Le premier tour : Les partis, contestés mais pas concurrencés
Influence du redécoupage sur la participation
Sondage ifop-Sud-Ouest Dimanche réalisé auprès de 978 personnes par questionnaire auto-administré en ligne du 9 au 11 avril
Sondage TN-Sofres pour l’institut de la gouvernance territoriale et de la décentralisation, réalisé en ligne auprès de 1.005 personnes âgées de 18 ans et plus, entre le 2 et le 7 septembre
En 2014, d’après plusieurs sondages, l’opinion française semblait favorable à la réforme territoriale et à la réduction de moitié du nombre de régions métropolitaines comme l’atteste par exemple celui réalisé par l’Ifop pour Sud-Ouest Dimanche en avril 20141 et qui donnait 60% d’opinions favorables à la réforme. Mais, au fil des mois et à mesure que les opposants donnaient de la voix, l’adhésion s’est érodée. Ainsi, à quelques mois des élections régionales, un sondage TN-Sofres réalisé en septembre 20152, indiquait que 37% des Français jugeaient que la réforme territoriale était une mauvaise chose, contre 27% qui y voyaient une bonne chose et 28% ni une bonne ni une mauvaise.
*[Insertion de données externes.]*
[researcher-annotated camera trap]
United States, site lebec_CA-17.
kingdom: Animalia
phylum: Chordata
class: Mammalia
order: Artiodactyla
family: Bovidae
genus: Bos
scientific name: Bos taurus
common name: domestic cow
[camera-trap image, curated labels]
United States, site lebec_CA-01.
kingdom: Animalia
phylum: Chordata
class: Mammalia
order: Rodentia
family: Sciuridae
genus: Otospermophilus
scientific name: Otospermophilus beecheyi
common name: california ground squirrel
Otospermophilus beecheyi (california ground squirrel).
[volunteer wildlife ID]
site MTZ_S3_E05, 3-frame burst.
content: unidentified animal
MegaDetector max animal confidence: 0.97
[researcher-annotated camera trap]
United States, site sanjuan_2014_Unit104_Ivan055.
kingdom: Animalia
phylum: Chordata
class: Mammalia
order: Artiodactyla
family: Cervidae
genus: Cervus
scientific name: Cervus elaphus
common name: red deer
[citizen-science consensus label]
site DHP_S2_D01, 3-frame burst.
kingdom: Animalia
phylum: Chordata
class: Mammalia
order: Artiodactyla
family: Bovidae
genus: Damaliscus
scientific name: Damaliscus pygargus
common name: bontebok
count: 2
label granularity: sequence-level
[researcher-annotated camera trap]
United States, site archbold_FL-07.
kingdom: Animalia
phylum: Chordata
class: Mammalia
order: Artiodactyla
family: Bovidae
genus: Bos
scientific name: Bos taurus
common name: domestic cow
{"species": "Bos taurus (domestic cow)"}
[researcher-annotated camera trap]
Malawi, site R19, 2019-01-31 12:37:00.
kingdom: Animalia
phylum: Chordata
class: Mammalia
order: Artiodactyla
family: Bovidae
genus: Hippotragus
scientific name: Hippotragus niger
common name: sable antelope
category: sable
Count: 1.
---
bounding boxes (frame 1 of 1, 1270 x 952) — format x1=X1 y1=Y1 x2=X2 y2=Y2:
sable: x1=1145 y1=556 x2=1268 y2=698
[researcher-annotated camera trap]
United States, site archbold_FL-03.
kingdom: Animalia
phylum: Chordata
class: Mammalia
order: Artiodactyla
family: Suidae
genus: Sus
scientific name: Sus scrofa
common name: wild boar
On peut dès lors se demander si ce retournement de l’opinion a eu un impact sur la mobilisation électorale, notamment dans les régions redécoupées. Impact qui pourrait être soit positif – les électeurs de ces régions se mobilisant davantage pour exprimer leur mécontentement –, soit négatif – le même sentiment se traduisant alors par la grève des urnes.
Si l’on traite globalement les régions redécoupées et celles qui ne l’ont pas été, on constate que la participation progresse plus fortement dans les régions redécoupées que dans celles qui ont conservé leur périmètre historique : +4,2 points pour les régions redécoupées entre les premiers tours des régionales 2010 et 2015, contre +3,2 points pour les régions intactes, la moyenne métropolitaine s’établissant, elle, à +3,8 points. L’hypothèse d’une démobilisation générale dans les régions redécoupées est donc infirmée.
Si la participation a le plus augmenté en tendance dans les régions redécoupées, ce phénomène a-t-il été observé à l’identique dans tous les territoires ou ces derniers ont-ils réagi différemment selon leur situation ? On peut ainsi se demander si le redécoupage régional a entraîné dans les régions redécoupées une moindre mobilisation dans les régions dont la capitale s’est trouvée «déclassée» en perdant son statut de capitale régionale et si, à l’inverse, la hausse de la participation a été d’abord le fait des régions, voire des départements, abritant la capitale du nouvel ensemble, territoire renforcé à l’issue de cette réforme.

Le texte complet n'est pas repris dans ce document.